Proposal 1 - Election of Directors
The stockholders elected each of the four Class I directors who were nominated to serve until the Company's 2028 annual meeting of stockholders or until such director's successor is elected, or until such director's earlier death, resignation or removal. The results of stockholders' votes on this matter were as follows:
Nominee
For Withheld Broker Non-Votes
Brady W. Dougan 56,929,183 5,828,545 35,121,738
C. Bruce Green 59,354,420 3,403,308 35,121,738
Diane Seimetz 61,219,665 1,538,063 35,121,738
Max Wallace 58,132,322 4,625,406 35,121,738
Proposal 2 - Ratification of the Selection of Independent Registered Public Accounting Firm.

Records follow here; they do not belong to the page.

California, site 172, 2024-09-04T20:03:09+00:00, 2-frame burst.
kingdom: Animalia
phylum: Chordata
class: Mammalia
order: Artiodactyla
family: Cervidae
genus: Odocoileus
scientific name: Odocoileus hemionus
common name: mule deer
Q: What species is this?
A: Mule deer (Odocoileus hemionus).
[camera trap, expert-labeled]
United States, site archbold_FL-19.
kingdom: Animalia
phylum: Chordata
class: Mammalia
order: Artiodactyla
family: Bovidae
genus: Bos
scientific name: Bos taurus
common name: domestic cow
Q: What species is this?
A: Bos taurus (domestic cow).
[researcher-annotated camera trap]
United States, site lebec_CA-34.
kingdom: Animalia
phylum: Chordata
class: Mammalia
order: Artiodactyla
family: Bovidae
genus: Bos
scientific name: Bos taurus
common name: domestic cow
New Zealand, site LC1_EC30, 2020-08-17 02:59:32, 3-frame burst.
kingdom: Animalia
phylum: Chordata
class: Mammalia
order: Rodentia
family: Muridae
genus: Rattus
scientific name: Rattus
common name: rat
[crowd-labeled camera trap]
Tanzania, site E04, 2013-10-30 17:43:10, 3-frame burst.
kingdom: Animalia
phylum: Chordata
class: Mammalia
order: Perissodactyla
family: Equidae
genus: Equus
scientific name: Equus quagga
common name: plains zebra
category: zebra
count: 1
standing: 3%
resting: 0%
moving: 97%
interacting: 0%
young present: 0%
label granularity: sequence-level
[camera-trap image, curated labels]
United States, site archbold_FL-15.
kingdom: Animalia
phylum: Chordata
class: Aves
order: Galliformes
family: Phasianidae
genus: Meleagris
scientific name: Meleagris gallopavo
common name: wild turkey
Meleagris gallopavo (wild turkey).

The appointment of Pricewaterhouse Coopers LLP as the Company's independent registered public accounting firm for the fiscal year ending December 31, 2025 was ratified. The results of stockholders' votes on this matter were as follows:
For
Against Abstain
95,291,855 2,007,070 580,541
There were no broker non-votes on this proposal.
Proposal 3 - Approval of an Amendment to the Certificate of Incorporation to Increase the Number of Authorized Shares of Common Stock.
The stockholders approved the Amendment to increase the number of authorized shares of common stock from 250,000,000 shares to 350,000,000 shares. The results of stockholders' votes on this matter were as follows:
For
Against Abstain
82,562,949 14,139,015 1,177,502
There were no broker non-votes on this proposal.